PromotionGo at SemEval-2025 Task 11: A Feature-Centric Framework for Cross-Lingual Multi-Emotion Detection in Short Texts
Ziyi Huang, Xia Cui
TL;DR
The paper tackles cross-lingual, multi-label emotion detection in short texts by proposing a feature-centric framework that jointly considers document representations, dimensionality reduction, and model training. It modularly combines traditional lexical features, pretrained embeddings, and transformer-based encodings, using PCA to balance performance and efficiency, and evaluates across 28 languages with a variety of classifiers including MLP. Key findings show TF-IDF can outperform more complex representations in low-resource languages, while Sentence-BERT with MLP often yields the best overall results; PCA generally reduces training time with varying impact on accuracy.
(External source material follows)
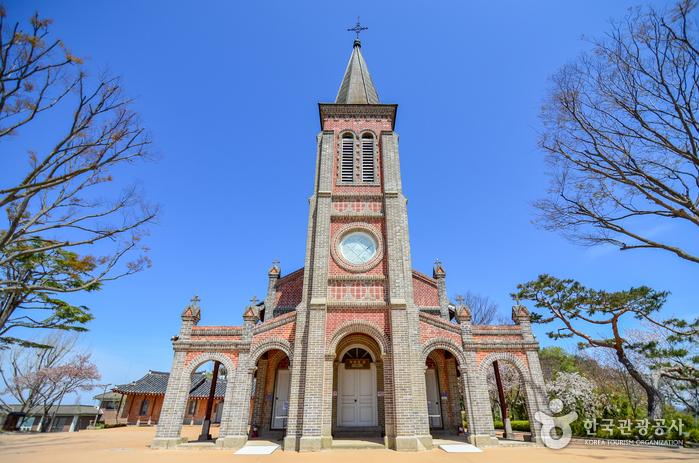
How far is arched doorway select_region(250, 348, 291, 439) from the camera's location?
1486 centimetres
The framework offers a scalable approach to multilingual emotion detection, providing insights into language-specific representation choices and efficiency trade-offs for real-world deployment.
Abstract
This paper presents our system for SemEval 2025 Task 11: Bridging the Gap in Text-Based Emotion Detection (Track A), which focuses on multi-label emotion detection in short texts. We propose a feature-centric framework that dynamically adapts document representations and learning algorithms to optimize language-specific performance. Our study evaluates three key components: document representation, dimensionality reduction, and model training in 28 languages, highlighting five for detailed analysis. The results show that TF-IDF remains highly effective for low-resource languages, while contextual embeddings like FastText and transformer-based document representations, such as those produced by Sentence-BERT, exhibit language-specific strengths. Principal Component Analysis (PCA) reduces training time without compromising performance, particularly benefiting FastText and neural models such as Multi-Layer Perceptrons (MLP). Computational efficiency analysis underscores the trade-off between model complexity and processing cost. Our framework provides a scalable solution for multilingual emotion detection, addressing the challenges of linguistic diversity and resource constraints.